- Problem details -
Rewrite the data from the line containing "Examining the image, does" through the end of the data, substituting "stone terrace" for "concrete patio slab" and leaving everything else unchanged.

- Stored data -
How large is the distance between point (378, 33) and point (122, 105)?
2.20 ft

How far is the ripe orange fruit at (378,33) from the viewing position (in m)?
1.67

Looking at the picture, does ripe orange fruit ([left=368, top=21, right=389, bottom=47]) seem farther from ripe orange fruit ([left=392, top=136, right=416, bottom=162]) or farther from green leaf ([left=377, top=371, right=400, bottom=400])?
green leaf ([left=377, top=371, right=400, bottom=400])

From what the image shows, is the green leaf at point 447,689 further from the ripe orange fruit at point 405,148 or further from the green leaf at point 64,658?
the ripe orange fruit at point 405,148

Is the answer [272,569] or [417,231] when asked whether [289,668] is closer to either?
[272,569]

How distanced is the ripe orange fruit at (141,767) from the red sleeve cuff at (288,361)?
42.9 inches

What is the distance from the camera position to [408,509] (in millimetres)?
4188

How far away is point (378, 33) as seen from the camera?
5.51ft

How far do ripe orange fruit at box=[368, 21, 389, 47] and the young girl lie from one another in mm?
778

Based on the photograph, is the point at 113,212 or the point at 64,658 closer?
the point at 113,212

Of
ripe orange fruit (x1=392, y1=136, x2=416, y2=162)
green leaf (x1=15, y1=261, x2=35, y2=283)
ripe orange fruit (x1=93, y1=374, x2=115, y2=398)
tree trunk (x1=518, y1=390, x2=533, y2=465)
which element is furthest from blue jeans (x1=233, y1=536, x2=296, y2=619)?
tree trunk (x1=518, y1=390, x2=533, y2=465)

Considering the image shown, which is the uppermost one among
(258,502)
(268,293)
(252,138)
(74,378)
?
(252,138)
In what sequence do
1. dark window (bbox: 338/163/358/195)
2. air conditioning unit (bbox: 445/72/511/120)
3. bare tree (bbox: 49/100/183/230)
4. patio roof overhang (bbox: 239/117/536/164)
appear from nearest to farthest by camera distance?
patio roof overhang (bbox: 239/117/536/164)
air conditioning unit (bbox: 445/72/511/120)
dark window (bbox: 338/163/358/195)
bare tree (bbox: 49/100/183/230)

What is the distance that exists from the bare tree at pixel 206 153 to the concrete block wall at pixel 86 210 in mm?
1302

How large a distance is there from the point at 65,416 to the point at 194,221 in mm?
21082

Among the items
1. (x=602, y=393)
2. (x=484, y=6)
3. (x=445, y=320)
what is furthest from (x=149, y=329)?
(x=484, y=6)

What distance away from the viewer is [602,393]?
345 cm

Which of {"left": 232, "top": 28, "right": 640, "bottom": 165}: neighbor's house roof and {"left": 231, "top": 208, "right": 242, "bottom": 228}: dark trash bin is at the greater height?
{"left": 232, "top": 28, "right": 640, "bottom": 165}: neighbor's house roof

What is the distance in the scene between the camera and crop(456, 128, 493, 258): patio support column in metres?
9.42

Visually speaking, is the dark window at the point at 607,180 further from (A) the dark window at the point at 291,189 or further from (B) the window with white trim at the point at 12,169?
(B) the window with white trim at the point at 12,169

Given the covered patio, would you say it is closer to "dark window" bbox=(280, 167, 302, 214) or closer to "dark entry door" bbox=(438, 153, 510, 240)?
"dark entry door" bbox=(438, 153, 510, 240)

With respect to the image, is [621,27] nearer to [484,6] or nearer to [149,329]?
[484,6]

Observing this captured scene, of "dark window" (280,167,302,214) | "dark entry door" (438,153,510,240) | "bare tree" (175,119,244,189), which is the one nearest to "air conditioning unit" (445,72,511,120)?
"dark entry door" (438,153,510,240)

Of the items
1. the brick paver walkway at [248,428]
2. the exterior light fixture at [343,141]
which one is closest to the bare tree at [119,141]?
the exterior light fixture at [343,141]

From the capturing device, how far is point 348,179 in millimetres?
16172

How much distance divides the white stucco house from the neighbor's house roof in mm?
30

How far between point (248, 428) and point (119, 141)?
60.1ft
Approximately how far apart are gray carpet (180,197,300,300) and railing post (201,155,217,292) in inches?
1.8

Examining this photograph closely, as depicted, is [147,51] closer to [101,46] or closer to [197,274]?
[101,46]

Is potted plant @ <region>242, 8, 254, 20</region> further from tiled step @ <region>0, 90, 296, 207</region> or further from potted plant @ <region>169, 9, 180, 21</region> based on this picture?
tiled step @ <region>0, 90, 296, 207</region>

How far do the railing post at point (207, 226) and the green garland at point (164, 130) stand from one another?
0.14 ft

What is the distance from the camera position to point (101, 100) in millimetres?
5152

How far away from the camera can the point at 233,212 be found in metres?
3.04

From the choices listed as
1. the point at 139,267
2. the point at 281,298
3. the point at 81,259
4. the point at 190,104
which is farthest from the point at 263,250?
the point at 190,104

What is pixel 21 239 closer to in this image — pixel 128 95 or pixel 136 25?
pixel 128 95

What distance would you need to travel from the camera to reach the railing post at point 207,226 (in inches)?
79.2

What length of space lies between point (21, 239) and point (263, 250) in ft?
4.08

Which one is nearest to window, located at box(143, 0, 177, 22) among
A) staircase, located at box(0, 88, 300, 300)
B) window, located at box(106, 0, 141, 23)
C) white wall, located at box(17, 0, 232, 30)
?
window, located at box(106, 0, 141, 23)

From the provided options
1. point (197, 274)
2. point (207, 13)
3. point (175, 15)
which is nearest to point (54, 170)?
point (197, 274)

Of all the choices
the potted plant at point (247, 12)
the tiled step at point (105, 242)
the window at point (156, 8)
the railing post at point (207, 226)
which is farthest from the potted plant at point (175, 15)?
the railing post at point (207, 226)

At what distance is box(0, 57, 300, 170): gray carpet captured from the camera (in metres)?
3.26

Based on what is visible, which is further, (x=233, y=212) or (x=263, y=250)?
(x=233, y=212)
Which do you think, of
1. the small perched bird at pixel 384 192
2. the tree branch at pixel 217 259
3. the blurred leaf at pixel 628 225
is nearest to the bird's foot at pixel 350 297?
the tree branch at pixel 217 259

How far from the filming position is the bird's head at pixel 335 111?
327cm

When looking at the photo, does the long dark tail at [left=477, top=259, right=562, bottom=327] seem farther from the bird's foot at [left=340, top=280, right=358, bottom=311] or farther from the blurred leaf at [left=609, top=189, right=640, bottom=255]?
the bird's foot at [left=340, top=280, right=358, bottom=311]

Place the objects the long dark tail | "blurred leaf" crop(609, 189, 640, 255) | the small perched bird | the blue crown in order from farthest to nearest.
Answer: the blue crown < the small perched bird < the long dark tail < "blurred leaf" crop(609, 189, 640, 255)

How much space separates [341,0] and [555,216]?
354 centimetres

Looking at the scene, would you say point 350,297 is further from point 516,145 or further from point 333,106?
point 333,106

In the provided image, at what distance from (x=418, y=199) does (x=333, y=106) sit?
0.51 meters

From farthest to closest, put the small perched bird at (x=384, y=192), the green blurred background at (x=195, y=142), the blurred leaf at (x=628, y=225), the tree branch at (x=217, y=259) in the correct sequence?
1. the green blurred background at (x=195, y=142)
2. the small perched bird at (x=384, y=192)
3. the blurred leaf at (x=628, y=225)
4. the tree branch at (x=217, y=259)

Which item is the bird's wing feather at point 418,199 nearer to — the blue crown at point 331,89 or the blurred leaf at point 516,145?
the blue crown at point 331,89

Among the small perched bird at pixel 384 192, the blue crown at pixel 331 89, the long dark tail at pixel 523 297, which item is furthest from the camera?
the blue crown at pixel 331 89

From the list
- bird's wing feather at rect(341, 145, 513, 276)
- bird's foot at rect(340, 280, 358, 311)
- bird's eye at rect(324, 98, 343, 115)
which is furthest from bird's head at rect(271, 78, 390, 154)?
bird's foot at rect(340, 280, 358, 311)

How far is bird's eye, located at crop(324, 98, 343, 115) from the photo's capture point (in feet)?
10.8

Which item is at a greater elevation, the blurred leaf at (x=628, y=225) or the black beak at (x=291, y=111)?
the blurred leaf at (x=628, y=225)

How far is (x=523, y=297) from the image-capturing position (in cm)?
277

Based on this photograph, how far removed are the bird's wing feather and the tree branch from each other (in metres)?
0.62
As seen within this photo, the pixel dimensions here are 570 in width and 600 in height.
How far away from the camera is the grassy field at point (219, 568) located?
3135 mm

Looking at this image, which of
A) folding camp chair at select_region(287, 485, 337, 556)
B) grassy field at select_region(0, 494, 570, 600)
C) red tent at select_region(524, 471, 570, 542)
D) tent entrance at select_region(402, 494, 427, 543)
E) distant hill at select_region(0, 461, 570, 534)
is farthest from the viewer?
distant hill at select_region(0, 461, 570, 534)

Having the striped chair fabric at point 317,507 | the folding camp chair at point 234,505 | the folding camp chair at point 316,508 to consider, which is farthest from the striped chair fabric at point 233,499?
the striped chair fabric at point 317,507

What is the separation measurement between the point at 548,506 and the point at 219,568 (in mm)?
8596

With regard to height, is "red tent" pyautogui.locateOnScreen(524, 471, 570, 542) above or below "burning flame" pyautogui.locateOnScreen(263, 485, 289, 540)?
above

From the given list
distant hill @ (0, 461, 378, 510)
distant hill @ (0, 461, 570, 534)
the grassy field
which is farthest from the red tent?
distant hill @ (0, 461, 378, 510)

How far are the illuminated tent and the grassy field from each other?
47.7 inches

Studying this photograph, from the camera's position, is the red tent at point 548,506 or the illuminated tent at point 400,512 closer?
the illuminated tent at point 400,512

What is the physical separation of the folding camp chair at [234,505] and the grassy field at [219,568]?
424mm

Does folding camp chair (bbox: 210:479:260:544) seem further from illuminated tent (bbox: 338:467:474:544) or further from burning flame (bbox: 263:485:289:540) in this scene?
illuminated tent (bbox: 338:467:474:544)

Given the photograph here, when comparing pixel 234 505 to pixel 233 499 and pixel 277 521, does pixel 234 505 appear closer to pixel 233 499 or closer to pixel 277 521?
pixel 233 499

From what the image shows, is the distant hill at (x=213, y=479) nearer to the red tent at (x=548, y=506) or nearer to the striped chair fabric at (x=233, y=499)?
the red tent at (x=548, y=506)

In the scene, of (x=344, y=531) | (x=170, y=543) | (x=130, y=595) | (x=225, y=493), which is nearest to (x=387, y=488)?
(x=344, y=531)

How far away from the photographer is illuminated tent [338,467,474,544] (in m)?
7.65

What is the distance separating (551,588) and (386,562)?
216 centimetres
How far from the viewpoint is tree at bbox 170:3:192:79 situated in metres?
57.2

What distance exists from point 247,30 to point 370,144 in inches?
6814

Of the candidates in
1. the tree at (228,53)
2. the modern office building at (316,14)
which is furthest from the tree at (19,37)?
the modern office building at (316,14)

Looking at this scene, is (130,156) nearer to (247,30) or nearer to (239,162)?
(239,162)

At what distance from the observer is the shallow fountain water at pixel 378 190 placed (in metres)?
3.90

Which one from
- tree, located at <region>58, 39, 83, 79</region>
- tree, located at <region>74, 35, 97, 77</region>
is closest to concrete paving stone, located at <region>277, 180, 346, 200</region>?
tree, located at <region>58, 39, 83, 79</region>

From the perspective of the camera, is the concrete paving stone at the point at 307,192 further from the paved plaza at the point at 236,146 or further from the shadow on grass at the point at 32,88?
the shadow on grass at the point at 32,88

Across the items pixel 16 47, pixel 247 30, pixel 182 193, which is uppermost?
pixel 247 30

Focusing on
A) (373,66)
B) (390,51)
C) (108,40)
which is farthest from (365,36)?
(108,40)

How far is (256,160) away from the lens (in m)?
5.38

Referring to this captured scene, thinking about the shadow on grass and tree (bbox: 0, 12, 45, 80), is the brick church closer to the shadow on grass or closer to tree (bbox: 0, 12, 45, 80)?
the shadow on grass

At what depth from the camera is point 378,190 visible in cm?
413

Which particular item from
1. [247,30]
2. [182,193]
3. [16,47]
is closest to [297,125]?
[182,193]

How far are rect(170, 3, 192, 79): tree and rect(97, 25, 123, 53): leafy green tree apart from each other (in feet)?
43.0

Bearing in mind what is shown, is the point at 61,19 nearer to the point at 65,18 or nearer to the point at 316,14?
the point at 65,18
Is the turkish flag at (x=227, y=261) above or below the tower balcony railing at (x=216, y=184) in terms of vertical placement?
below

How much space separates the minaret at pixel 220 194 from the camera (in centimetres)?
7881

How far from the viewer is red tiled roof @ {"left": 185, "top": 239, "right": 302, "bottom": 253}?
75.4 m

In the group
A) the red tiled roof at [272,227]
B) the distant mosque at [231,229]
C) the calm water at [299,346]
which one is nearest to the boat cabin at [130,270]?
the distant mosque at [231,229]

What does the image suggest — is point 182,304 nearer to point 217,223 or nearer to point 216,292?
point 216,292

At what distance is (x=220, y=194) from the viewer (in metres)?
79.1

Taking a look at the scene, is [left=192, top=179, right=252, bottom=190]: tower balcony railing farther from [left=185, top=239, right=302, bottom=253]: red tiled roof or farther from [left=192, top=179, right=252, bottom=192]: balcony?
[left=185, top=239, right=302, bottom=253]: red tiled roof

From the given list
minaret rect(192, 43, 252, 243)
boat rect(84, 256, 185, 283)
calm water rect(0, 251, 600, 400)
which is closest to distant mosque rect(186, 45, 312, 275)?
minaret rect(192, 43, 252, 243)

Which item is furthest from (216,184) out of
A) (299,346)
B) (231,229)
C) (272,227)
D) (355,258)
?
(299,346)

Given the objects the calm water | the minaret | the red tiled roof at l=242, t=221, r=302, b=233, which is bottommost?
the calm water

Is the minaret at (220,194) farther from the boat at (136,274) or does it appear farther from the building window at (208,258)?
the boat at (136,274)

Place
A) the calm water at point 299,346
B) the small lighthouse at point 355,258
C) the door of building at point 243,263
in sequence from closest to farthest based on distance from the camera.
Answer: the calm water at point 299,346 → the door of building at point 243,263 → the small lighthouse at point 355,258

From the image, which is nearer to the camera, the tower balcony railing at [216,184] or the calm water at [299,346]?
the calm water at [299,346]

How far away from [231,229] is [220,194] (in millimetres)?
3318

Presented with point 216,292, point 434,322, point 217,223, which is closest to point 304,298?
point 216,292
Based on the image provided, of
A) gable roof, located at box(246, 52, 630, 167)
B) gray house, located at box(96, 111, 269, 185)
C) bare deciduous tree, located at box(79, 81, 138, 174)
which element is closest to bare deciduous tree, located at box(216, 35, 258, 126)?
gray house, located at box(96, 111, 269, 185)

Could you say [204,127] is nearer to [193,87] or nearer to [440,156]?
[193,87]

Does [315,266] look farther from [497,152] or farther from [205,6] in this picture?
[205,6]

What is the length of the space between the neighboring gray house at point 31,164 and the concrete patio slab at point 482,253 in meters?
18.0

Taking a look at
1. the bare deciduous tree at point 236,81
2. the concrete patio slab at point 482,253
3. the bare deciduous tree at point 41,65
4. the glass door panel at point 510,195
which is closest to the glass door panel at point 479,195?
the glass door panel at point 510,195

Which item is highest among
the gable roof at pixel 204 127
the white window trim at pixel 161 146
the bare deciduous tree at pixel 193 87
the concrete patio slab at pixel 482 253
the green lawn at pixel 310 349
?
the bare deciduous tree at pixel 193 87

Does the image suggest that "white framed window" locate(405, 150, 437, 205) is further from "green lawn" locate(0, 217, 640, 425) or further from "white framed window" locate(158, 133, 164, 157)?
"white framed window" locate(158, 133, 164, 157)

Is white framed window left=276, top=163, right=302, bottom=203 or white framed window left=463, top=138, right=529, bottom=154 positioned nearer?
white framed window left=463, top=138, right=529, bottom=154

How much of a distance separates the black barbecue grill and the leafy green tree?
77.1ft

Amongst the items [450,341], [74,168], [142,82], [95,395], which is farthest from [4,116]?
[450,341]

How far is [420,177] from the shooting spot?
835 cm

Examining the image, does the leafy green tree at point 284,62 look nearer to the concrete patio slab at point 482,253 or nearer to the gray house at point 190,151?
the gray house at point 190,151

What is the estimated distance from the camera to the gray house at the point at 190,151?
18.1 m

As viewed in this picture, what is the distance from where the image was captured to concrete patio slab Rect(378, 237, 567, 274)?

- Finished answer -
Examining the image, does the leafy green tree at point 284,62 look nearer to the stone terrace at point 482,253 or nearer to the gray house at point 190,151?
the gray house at point 190,151

What is the estimated distance from the camera to the gray house at the point at 190,151?
18.1 m

As viewed in this picture, what is the distance from where the image was captured to stone terrace Rect(378, 237, 567, 274)?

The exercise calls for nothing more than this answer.